Category: Cognitive Science

Evolutionary Optimization and Environmental Coupling

Red QueensCarl Schulman and Nick Bostrom argue about anthropic principles in “How Hard is Artificial Intelligence? Evolutionary Arguments and Selection Effects” (Journal of Consciousness Studies, 2012, 19:7-8), focusing on specific models for how the assumption of human-level intelligence should be easy to automate are built upon a foundation of assumptions of what easy means because of observational bias (we assume we are intelligent, so the observation of intelligence seems likely).

Yet the analysis of this presumption is blocked by a prior consideration: given that we are intelligent, we should be able to achieve artificial, simulated intelligence. If this is not, in fact, true, then the utility of determining whether the assumption of our own intelligence being highly probable is warranted becomes irrelevant because we may not be able to demonstrate that artificial intelligence is achievable anyway. About this, the authors are dismissive concerning any requirement for simulating the environment that is a prerequisite for organismal and species optimization against that environment:

In the limiting case, if complete microphysical accuracy were insisted upon, the computational requirements would balloon to utterly infeasible proportions. However, such extreme pessimism seems unlikely to be well founded; it seems unlikely that the best environment for evolving intelligence is one that mimics nature as closely as possible. It is, on the contrary, plausible that it would be more efficient to use an artificial selection environment, one quite unlike that of our ancestors, an environment specifically designed to promote adaptations that increase the type of intelligence we are seeking to evolve (say, abstract reasoning and general problem-solving skills as opposed to maximally fast instinctual reactions or a highly optimized visual system).

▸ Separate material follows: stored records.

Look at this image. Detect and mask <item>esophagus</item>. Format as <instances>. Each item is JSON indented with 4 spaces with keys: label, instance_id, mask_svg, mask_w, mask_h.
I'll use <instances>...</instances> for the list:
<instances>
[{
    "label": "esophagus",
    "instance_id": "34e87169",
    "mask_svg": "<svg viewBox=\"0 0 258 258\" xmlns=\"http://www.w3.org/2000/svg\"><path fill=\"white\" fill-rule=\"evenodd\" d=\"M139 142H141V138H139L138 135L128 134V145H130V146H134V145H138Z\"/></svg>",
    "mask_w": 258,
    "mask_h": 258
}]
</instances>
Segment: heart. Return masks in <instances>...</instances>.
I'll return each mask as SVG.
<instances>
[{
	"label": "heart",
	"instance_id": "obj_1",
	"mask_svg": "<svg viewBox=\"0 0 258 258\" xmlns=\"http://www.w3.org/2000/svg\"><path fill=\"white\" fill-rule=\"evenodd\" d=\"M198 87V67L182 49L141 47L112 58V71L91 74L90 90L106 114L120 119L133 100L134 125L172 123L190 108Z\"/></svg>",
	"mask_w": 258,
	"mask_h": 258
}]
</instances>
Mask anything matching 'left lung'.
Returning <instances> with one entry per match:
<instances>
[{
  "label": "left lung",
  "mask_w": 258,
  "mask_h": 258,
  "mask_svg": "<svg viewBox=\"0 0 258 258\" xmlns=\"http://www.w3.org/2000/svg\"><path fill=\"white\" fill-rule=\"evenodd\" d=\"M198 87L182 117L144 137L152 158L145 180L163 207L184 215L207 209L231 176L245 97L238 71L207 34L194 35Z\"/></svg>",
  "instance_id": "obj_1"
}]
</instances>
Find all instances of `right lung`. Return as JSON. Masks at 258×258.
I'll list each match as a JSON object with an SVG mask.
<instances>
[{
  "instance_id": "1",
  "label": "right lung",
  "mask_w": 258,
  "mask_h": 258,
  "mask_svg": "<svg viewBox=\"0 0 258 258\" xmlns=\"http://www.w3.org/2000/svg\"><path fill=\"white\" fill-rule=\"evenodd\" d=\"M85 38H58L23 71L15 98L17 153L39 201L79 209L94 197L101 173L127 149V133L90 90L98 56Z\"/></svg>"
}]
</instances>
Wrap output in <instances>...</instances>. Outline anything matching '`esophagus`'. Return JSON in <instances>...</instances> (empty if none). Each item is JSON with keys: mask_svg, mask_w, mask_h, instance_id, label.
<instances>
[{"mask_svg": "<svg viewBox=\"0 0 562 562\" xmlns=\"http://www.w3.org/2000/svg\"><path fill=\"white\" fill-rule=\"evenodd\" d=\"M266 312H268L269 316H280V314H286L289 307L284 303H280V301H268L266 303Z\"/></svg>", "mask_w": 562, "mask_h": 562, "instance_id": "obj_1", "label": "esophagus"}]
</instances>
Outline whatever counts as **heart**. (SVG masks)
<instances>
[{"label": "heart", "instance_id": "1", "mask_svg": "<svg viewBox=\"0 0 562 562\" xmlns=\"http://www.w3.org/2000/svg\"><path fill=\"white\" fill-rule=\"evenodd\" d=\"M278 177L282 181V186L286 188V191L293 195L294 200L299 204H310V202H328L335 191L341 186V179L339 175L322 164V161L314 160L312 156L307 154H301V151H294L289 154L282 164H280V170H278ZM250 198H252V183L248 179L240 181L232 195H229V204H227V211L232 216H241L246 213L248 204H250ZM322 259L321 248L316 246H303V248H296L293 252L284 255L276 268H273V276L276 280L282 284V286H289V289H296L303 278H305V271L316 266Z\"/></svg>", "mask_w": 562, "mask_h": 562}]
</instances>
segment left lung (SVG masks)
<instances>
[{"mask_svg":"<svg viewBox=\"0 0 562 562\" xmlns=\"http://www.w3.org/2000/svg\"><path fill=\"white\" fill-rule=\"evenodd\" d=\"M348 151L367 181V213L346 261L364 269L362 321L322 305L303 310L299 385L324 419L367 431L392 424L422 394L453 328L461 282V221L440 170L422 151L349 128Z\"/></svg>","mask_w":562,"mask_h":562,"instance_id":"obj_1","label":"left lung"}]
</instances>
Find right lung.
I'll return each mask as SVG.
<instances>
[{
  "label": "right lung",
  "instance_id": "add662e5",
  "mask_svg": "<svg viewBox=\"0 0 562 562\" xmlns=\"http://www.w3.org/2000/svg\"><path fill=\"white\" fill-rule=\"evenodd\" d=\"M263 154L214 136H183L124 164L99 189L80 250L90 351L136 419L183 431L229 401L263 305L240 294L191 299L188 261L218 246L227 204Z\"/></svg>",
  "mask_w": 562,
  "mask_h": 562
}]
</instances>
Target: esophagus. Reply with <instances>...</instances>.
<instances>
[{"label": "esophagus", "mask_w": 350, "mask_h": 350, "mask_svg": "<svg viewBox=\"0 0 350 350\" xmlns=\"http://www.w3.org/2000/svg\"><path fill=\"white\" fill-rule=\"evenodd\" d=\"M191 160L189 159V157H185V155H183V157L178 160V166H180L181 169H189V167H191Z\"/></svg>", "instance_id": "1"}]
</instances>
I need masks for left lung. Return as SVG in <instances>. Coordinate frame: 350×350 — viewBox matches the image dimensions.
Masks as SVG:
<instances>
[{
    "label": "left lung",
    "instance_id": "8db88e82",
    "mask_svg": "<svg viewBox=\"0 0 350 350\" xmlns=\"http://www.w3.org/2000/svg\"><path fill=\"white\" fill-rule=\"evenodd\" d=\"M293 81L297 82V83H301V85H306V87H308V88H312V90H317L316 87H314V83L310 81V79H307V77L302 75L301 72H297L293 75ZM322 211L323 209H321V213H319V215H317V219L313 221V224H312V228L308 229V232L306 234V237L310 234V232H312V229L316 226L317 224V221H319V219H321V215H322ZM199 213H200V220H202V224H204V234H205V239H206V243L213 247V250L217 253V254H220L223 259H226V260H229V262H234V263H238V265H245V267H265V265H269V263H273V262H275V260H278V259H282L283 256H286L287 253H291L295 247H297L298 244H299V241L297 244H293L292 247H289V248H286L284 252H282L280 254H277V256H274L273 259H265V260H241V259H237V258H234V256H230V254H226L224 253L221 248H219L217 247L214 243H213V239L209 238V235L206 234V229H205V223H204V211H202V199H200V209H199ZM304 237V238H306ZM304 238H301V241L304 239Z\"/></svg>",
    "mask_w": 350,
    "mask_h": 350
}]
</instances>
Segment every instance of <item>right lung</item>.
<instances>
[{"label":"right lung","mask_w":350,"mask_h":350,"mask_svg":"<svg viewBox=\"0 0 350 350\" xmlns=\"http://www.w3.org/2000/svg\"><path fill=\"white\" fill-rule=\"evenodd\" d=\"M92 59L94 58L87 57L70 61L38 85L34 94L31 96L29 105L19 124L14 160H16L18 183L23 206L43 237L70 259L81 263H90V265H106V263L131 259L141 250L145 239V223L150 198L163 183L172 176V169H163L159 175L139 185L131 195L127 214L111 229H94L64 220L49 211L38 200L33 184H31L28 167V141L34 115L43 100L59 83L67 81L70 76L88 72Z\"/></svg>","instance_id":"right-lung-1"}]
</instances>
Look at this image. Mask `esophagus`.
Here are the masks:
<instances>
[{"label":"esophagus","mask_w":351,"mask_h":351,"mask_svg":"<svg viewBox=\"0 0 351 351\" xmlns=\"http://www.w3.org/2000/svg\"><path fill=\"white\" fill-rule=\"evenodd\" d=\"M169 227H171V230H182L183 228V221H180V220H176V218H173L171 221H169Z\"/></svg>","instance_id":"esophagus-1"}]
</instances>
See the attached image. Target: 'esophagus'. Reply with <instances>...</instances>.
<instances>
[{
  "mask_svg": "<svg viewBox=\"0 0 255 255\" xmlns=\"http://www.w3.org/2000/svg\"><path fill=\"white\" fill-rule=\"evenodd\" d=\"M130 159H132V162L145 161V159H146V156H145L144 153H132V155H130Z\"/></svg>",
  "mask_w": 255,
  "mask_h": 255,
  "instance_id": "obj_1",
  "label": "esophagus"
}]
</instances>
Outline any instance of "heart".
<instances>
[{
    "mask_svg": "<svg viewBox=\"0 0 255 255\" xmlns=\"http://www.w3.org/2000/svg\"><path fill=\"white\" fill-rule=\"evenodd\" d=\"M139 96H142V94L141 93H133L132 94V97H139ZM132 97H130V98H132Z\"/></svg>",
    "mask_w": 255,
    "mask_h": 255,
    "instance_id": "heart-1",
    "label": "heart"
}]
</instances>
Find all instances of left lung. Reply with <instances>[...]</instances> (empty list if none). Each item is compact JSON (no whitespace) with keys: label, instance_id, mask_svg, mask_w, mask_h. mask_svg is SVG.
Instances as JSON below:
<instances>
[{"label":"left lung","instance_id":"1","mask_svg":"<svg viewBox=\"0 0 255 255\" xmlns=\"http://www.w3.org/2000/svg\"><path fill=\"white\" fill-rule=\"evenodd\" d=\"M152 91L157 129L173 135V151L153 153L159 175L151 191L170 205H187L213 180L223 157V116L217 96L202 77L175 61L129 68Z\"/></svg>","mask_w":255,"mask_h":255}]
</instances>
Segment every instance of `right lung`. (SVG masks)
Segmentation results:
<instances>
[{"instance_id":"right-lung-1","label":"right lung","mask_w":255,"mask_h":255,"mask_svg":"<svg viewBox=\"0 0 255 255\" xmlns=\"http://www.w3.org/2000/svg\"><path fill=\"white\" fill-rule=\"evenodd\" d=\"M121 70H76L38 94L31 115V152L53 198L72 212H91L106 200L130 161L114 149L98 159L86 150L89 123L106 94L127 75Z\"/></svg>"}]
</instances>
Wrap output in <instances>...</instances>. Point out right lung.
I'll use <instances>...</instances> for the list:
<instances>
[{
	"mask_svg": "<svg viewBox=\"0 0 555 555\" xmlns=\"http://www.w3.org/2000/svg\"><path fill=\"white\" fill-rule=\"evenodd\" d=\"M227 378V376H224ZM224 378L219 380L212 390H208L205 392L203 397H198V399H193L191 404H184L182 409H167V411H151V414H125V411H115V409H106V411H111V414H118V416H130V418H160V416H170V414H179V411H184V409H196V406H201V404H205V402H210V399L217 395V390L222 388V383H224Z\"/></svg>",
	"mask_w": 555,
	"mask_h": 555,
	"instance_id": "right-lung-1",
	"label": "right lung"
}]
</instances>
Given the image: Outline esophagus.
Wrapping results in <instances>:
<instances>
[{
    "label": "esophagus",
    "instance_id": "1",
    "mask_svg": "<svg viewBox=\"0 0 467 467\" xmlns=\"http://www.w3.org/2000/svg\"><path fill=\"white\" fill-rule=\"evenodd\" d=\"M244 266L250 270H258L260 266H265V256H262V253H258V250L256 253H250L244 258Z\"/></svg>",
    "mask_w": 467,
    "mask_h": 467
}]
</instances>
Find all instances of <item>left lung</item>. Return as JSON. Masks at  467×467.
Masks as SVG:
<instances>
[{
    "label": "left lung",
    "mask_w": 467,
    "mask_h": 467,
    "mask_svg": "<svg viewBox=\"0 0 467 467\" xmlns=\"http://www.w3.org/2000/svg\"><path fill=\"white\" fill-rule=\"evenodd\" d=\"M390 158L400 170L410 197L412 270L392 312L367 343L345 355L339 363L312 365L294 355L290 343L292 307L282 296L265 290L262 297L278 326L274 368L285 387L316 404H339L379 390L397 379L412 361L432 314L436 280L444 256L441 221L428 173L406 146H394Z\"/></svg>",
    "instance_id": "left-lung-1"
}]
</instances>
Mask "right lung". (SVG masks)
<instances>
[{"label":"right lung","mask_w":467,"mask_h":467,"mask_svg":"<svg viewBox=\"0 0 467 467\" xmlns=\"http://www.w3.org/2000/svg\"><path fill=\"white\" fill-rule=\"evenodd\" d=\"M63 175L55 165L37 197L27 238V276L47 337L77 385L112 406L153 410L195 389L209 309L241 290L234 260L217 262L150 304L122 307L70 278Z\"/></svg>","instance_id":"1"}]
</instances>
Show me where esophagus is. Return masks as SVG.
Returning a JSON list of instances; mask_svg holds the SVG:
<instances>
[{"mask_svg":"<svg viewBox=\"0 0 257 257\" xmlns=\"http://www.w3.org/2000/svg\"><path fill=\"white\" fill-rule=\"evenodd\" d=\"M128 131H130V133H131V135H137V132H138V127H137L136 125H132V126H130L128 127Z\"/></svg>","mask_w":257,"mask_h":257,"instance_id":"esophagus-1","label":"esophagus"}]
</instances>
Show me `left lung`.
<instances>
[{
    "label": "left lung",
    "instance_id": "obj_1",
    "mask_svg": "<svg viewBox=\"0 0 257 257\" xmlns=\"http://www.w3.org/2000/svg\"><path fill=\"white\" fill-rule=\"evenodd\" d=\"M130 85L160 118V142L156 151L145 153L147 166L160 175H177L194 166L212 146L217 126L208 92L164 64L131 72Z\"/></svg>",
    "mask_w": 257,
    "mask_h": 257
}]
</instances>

Why is this “unlikely”? The argument is that there are classes of mental function that can be compartmentalized away from the broader, known evolutionary provocateurs. For instance, the Red Queen argument concerning sexual optimization in the face of significant parasitism is dismissed as merely a distraction to real intelligence:

And as mentioned above, evolution scatters much of its selection power on traits that are unrelated to intelligence, such as Red Queen’s races of co-evolution between immune systems and parasites. Evolution will continue to waste resources producing mutations that have been reliably lethal, and will fail to make use of statistical similarities in the effects of different mutations. All these represent inefficiencies in natural selection (when viewed as a means of evolving intelligence) that it would be relatively easy for a human engineer to avoid while using evolutionary algorithms to develop intelligent software.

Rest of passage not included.